Task description: Resume the news article on COVID-19 testing barriers for some Oregonians, writing on from the end of its final sentence.

Quoted passage:
OHA: Language, access to COVID-19 testing barriers for some Oregonians

Oregon

Oregon lawmakers passed a law last year requiring health care workers to collect REALD information during health care visits related to COVID-19. Oregon health care workers began collecting data last October. (KOIN)

SALEM, Ore. (KOIN) — Access to COVID-19 testing may be disproportionately harder for Hispanic and Latinx Oregonians to come by, according to a recent report released by the Oregon Health Authority.

The report on COVID-19 race, ethnicity, language and disability (REALD) data highlights the impact of the disease on specific racial and ethnic groups, as well as challenges faced by those with language, disability and health access barriers, OHA officials said Friday.

Oregon lawmakers passed a law last year requiring health care workers to collect REALD information during health care visits related to COVID-19. Oregon health care workers began collecting data last October.

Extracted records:

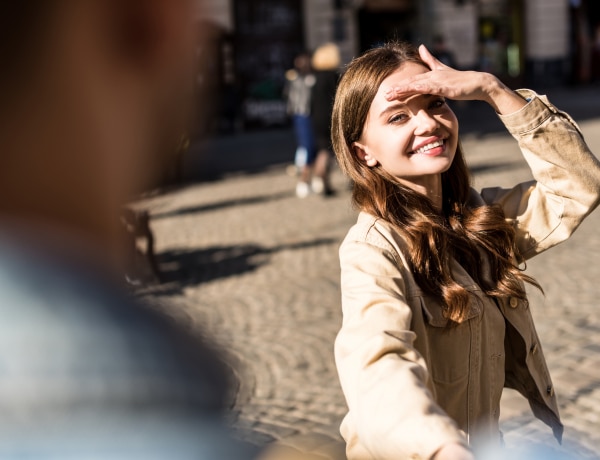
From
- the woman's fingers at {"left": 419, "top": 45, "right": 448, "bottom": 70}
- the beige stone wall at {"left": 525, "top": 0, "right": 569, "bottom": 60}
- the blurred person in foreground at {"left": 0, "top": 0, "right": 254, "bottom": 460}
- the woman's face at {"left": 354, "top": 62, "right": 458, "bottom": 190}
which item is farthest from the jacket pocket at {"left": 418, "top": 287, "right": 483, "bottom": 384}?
the beige stone wall at {"left": 525, "top": 0, "right": 569, "bottom": 60}

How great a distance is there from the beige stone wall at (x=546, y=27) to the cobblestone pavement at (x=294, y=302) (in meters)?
14.9

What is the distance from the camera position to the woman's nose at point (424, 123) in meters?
1.59

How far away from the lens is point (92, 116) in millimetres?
634

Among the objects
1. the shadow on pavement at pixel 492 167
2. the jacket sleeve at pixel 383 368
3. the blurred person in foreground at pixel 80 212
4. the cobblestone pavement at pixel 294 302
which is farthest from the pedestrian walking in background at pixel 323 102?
the blurred person in foreground at pixel 80 212

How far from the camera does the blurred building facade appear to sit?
819 inches

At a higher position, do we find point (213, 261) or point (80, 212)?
point (80, 212)

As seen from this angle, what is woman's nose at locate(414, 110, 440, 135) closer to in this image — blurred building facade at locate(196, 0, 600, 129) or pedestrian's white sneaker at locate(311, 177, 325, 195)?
pedestrian's white sneaker at locate(311, 177, 325, 195)

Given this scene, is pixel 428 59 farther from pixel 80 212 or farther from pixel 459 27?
pixel 459 27

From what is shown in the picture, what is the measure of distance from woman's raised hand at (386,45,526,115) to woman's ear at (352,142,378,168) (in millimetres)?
152

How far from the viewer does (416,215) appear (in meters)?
1.67

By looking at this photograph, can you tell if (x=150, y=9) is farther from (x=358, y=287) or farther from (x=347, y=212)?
(x=347, y=212)

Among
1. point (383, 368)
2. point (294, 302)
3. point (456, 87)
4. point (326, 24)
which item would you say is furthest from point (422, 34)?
point (383, 368)

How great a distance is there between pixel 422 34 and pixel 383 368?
2253 centimetres

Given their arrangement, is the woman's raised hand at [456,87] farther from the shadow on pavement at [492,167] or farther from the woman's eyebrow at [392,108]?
the shadow on pavement at [492,167]
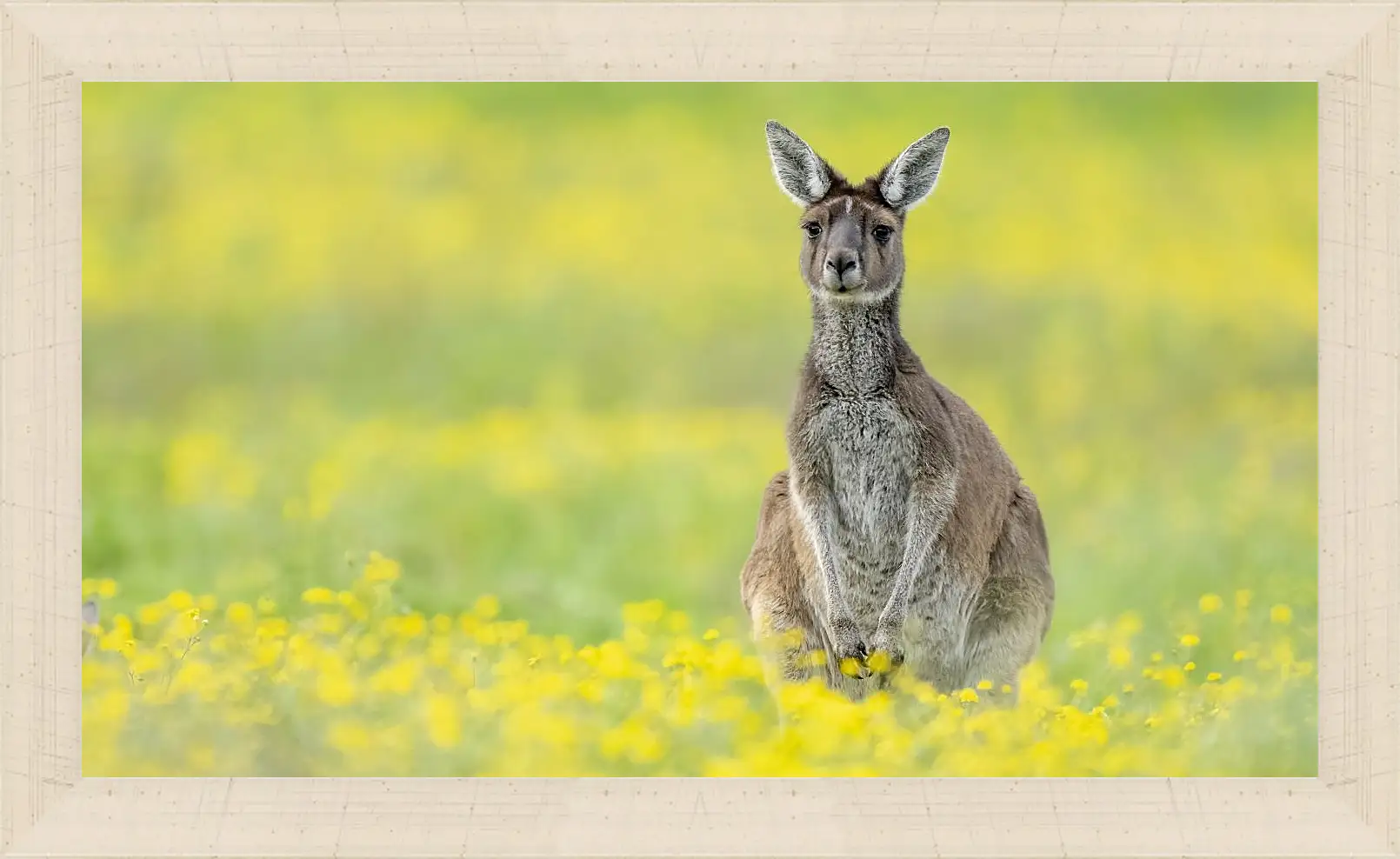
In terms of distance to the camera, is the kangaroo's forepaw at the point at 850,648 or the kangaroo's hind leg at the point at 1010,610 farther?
the kangaroo's hind leg at the point at 1010,610

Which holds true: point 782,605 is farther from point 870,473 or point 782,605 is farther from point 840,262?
point 840,262

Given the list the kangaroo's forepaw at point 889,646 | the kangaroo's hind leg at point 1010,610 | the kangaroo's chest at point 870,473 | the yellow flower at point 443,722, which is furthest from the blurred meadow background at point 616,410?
the kangaroo's chest at point 870,473

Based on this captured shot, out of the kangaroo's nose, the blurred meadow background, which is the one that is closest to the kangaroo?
the kangaroo's nose

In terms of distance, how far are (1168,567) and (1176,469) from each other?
9.35ft

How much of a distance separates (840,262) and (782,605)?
152 cm

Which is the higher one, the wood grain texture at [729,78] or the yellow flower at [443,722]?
the wood grain texture at [729,78]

Result below:
Hispanic and Latinx Oregonians made up 28.4% of COVID-19 cases, according to the report while making up only 9.8% of health care encounters. Health care encounters can include both negative and positive COVID-19 tests. OHA officials believe the disparity in the data may be evidence that access to testing is insufficient for these groups.

Language barriers may also continue to be a problem along the line as well. Patients requested more than 100 non-English languages, according to the report.

Nearly 30% of cases and 25% of health care encounters involved patients who either did not speak English well or at all.

Officials said future iterations of the report will break down the REALD data by county to draw a more complete picture.